95. In light of the legal position noted above, we hold that the rule of audi alteram partem ought to be read in Clauses 8.9.[4] and 8.9.[5] of the Master Directions on Fraud. Consistent with the principles of natural justice, the lender banks should provide an opportunity to a borrower by furnishing a copy of the audit reports and allow the borrower a reasonable opportunity to submit a representation before classifying the account as fraud. A reasoned order has to be issued on the objections addressed by the borrower. On perusal of the facts, it is indubitable that the lender banks did not provide an opportunity of hearing to the borrowers before classifying their accounts as fraud. Therefore, the impugned decision to classify the borrower account as fraud is vitiated by the failure to observe the rule of audi alteram partem. In the present batch of appeals, this Court passed an ad interim order [Shree Saraiwwalaa Agrr Refineries Ltd. v. Union of India, 2022 SCC OnLine SC 1905] restraining the lender banks from taking any precipitate action against the borrowers for the time being. In pursuance of our aforesaid reasoning, we hold that the decision by the lender banks to classify the borrower accounts as fraud, is violative of the principles of natural justice. The banks would be at liberty to take fresh steps in accordance with this decision.

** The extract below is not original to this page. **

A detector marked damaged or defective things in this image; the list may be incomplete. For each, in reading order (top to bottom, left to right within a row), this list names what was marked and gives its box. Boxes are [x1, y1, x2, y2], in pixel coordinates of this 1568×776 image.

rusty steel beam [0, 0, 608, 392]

98. The conclusions are summarised below:
98.1. No opportunity of being heard is required before an FIR is lodged and registered.

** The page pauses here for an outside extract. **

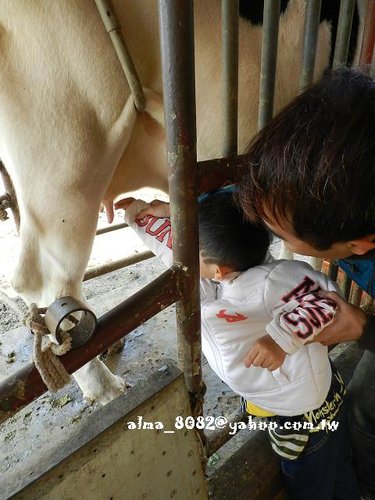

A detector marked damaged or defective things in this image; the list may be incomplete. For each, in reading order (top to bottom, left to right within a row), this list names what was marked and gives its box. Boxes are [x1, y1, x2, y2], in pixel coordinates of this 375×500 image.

98.2. Classification of an account as fraud not only results in reporting the crime to the investigating agencies, but also has other penal and civil consequences against the borrowers.
98.3. Debarring the borrowers from accessing institutional finance under Clause 8.12.[1] of the Master Directions on Frauds results in serious civil consequences for the borrower.
98.4. Such a debarment under Clause 8.12.[1] of the Master Directions on Frauds is akin to blacklisting the borrowers for being untrustworthy and unworthy of credit by banks. This Court has consistently held that an opportunity of hearing ought to be provided before a person is blacklisted.
98.5. The application of audi alteram partem cannot be impliedly excluded under the Master Directions on Frauds. In view of the time-frame contemplated under the Master Directions on Frauds as well as the nature of the procedure adopted, it is reasonably practicable for the lender banks to provide an opportunity of a hearing to the borrowers before classifying their account as fraud.
98.6. The principles of natural justice demand that the borrowers must be served a notice, given an opportunity to explain the conclusions of the forensic audit report, and be allowed to represent by the banks/JLF before their account is classified as fraud under the Master Directions on Frauds. In addition, the decision classifying the borrower's account as fraudulent must be made by a reasoned order.
98.7. Since the Master Directions on Frauds do not expressly provide an opportunity of hearing to the borrowers before classifying their account as fraud, audi alteram partem has to be read into the provisions of the directions to save them from the vice of arbitrariness.”
11. In view of the aforementioned judgments, there can be no doubt that the impugned action of Respondent No.2 in classifying the account of Vayam as ‘fraud’ sans issuance of show cause notice and/or opportunity of being heard is illegal and arbitrary. Accordingly, declaration and classification of the account of Vayam cannot be sustained and is hereby set aside. This will, however, not preclude Respondent No.2 from issuing a show cause notice and proceeding further, in accordance with law.
12. Writ petition stands disposed of in the aforesaid terms along with pending application.